Сломанное королевство
"Король Лир" в "Сатириконе"
Московский театр "Сатирикон" открыл сезон премьерой спектакля по трагедии Шекспира "Король Лир" в постановке Юрия Бутусова. Заглавную роль сыграл художественный руководитель театра Константин Райкин. Рассказывает РОМАН ДОЛЖАНСКИЙ.
"Короля Лира" традиция давно разрешает играть в отрыве от конкретной почвы. И в том, что даже самый дотошный зритель никогда не определит, где и когда происходит действие спектакля Юрия Бутусова, ничего удивительного нет. Он поставлен вне географии или истории, потому что поставлен он на обломках театра – не "Сатирикона", разумеется, дай бог всем театрам так прочно и осмысленно стоять на ногах, как получается у этого,– а на обломках, можно сказать, мирового театра. Сцена "Сатирикона" обнажена постоянным соавтором Бутусова художником Александром Шишкиным до кирпичного задника и больше всего похожа на склад декораций. Массивные красные двери ведут в никуда; виднеются не относящиеся к делу картины – из других каких-то спектаклей, фанерные листы и доски готовы стать материалом еще для каких-то постановок, а неровная отливающая серая масса, которая покрывает пол, напоминает об отвалах пустой породы.
Юрий Бутусов не боится добавлять к этой субстанции все новые и новые килограммы. Судя по этому спектаклю, он не принадлежит к режиссерам, чахнущим над златом собственного замысла,– не задумываясь отправляет в отвалы то, что еще десять минут назад могло показаться дорогим ему. Такие решения рассыпаны по спектаклю, но режиссер с легкостью отказывается от любого из них в пользу чего-то нового. Лишь бы это стало для зрителя очередным внешним раздражителем, будь то какой-нибудь странный объект оформления, переброс действия в углы широченного просцениума "Сатирикона" или появление неожиданной интонации – вроде кукареканья Глостера (Денис Суханов), скрывающегося в пианино, появления белых мертвецких масок на лицах актеров – или сильного смыслового акцента: Лир у Бутусова душит шута, которого против обыкновения играет здесь не актер, а актриса.
Раз мир лежит в обломках, спроса с театра никакого: что осталось, то и видно. А от чего именно остались те или иные обломки, додумайтесь сами. Отпустивший бороду (впрочем, недлинную) Константин Райкин играет Лира не королем, но озабоченным, упертым, сосредоточенным на какой-то важной для одного него мысли человеком. В игре его многое может казаться не слишком прочерченным, пока вдруг не придет ощущение, что райкинский Лир очень хочет сойти с ума – не боится безумия и не притворяется ненормальным, но истово жаждет помутнения рассудка. Может быть, именно оттого, что все вокруг него в развалинах, а собрать – вне его сил.

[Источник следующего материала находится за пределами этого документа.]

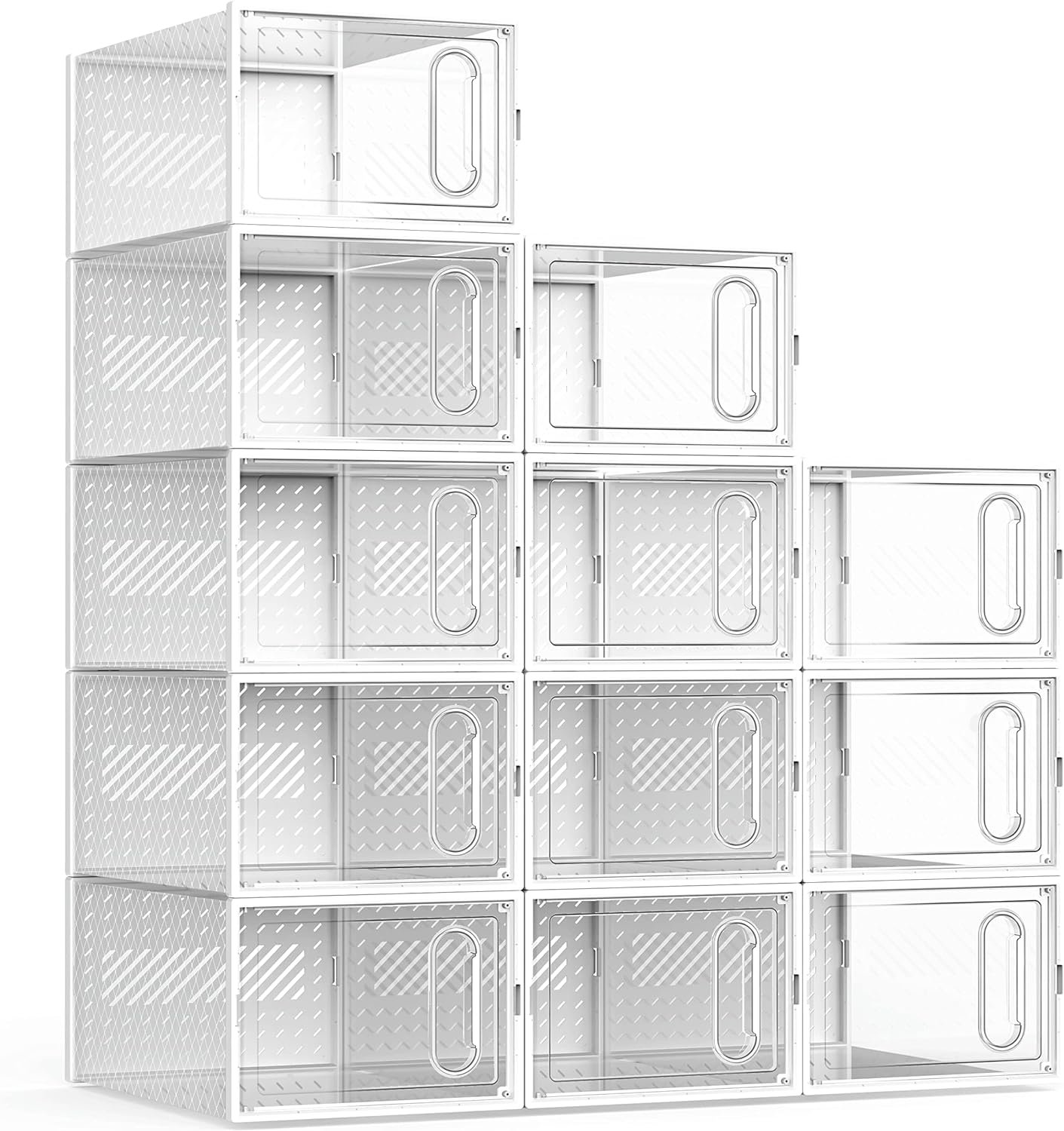 GONAT X-Large Shoe Storage Boxes Review
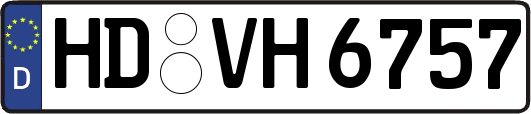 HD-VH6757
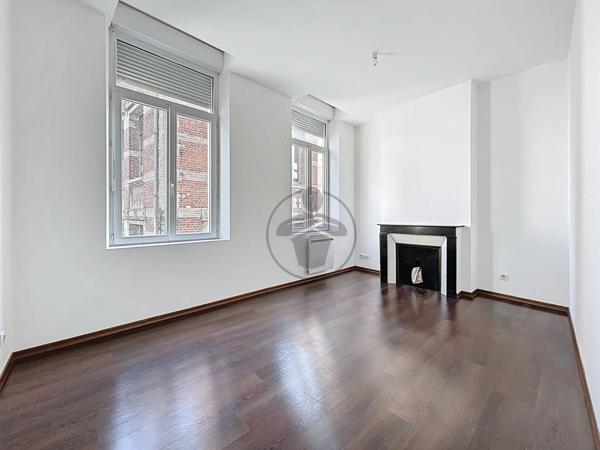 Location Appartement 3 pièces 55 m2 à Saint-Quentin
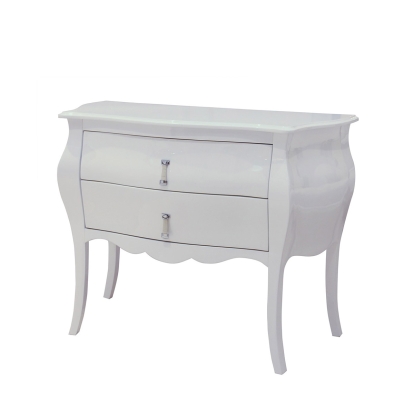 VIG Furniture White Dresser SKU VGWCTEM-8P010 - Product ID 13304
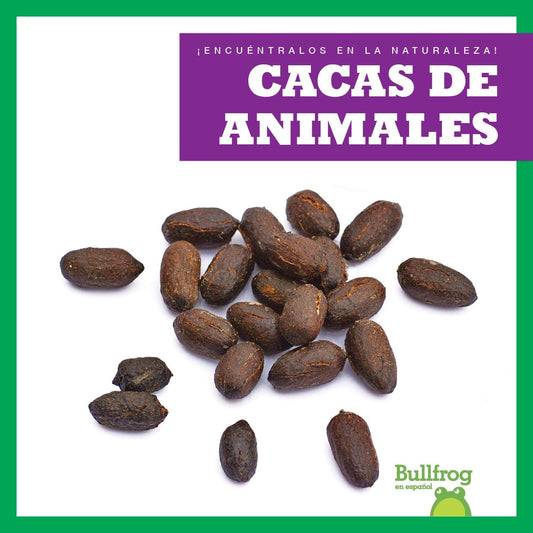 Cacas de animales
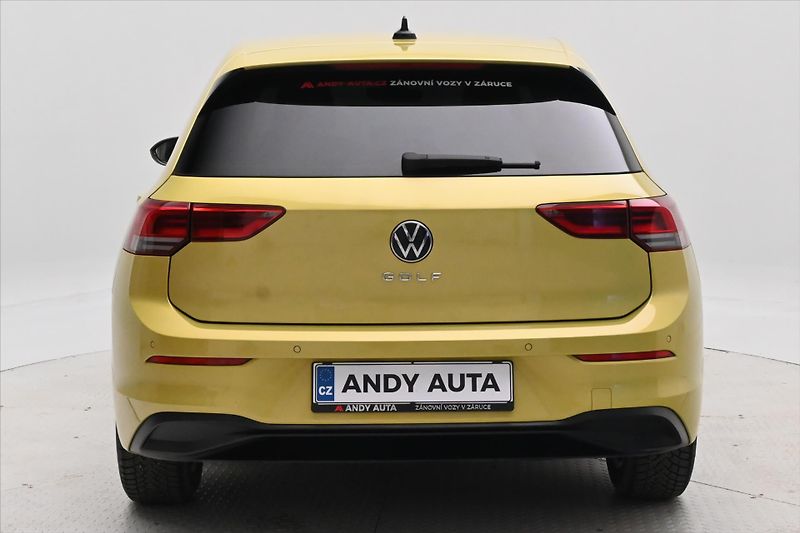 Volkswagen Golf 1,0 TSI 81kW Life Záruka až 5 - fotka 6 z 30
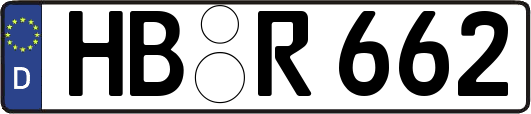 HB-R662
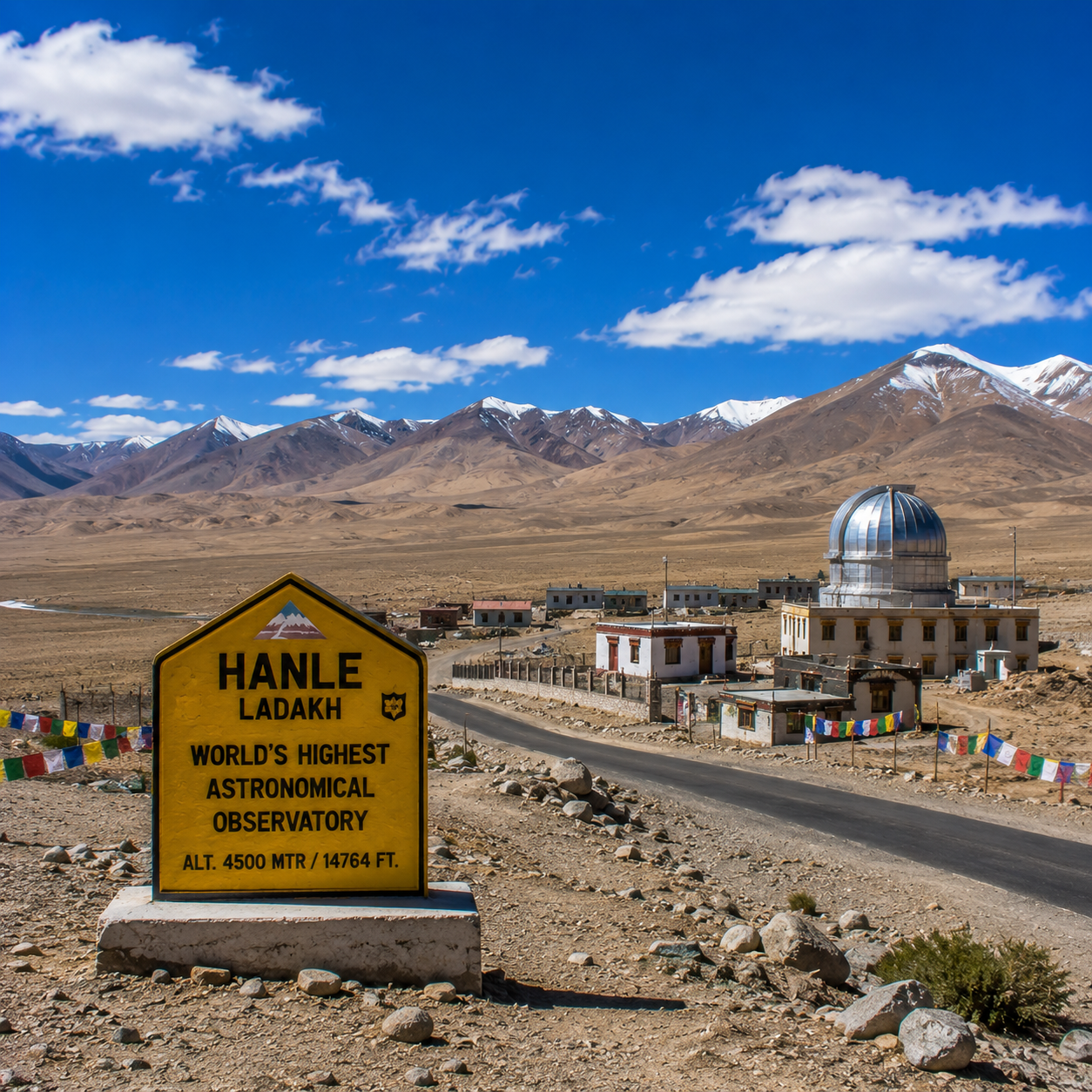 Hanle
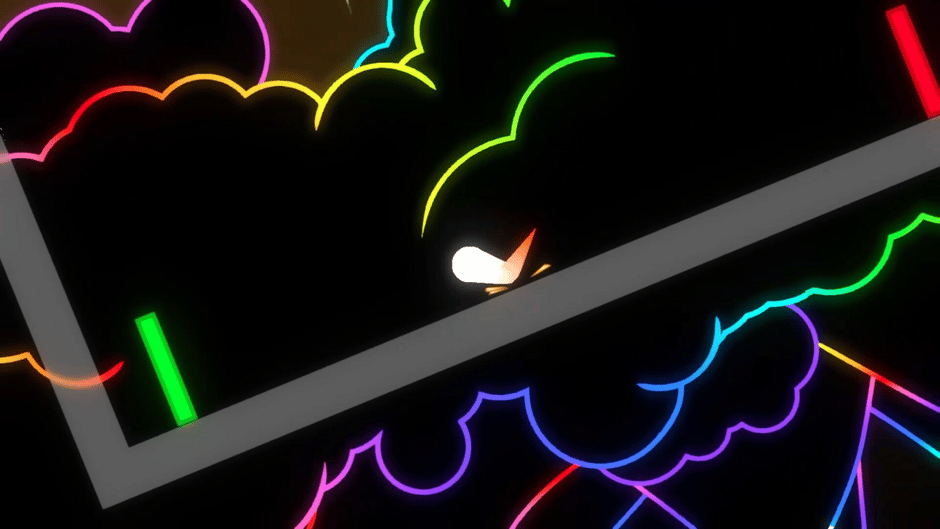 Tilted Tennis Screenshot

Не уверен, что это самая органичная для Райкина-актера тема. Но от спектакля в памяти остаются прежде всего две райкинские сцены. Одна – во втором акте, когда заглавный герой буквально вырастает на авансцене из вороха газет и силой своего дарования сжимает в кулаке зрительское внимание, произнося наконец-то действительно безумный и одержимый монолог. Вторая – финал, в котором Лир суетливо мечется между телами дочерей, пытаясь каждое из них прямо усадить на табуреты перед тремя роялями. Мертвые дочери оседают и падают, а Лир неустанно поправляет и поправляет их поочередно, пока свет не затухнет окончательно. Его мечта осуществилась, он стал безумным. Но за это лишен избавления смертью – не обессмертен, но обречен на муку одиночества.